:: Exercise brief ::
From the listing below, please restate exactly the lines beginning at the one with "Maison à PACY-SUR-EURE" and ending at the one with "Minions 2: The", both included, and skip the pictures.

:: Input material ::
□ □ □ □
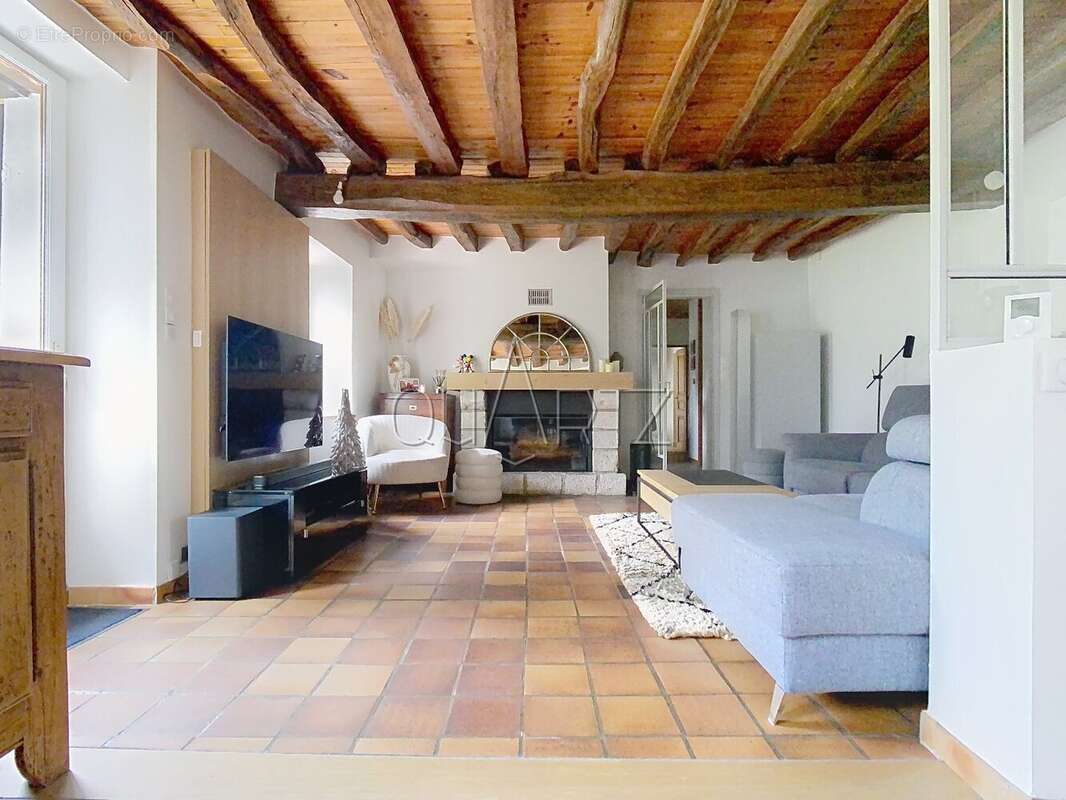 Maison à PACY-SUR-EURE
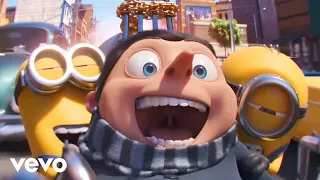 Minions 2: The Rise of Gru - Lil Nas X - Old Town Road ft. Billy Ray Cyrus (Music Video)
□ □ □ □
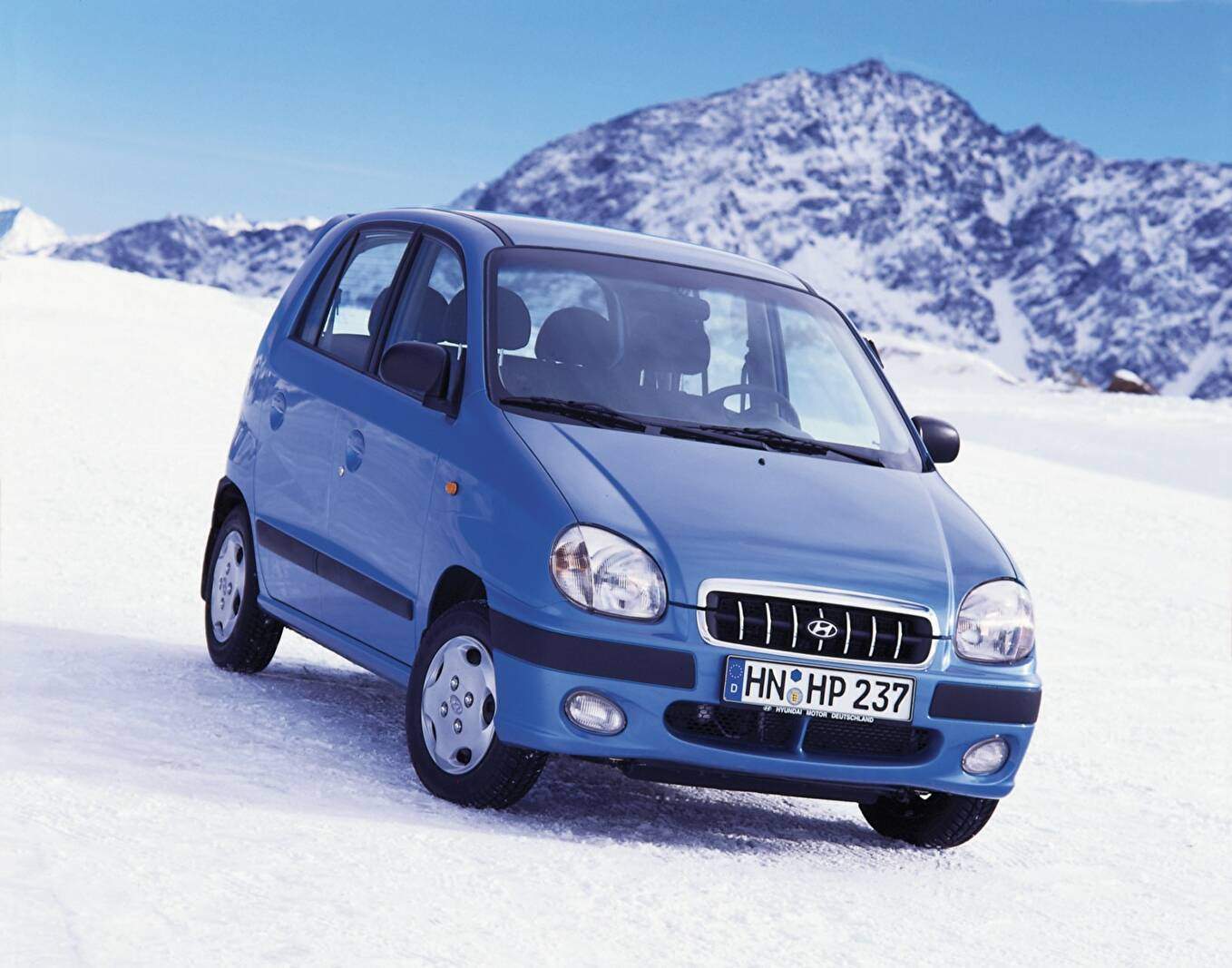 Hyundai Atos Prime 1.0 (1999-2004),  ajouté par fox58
□ □ □ □
:: Solution for this problem ::
 Maison à PACY-SUR-EURE
 Minions 2: The Rise of Gru - Lil Nas X - Old Town Road ft. Billy Ray Cyrus (Music Video)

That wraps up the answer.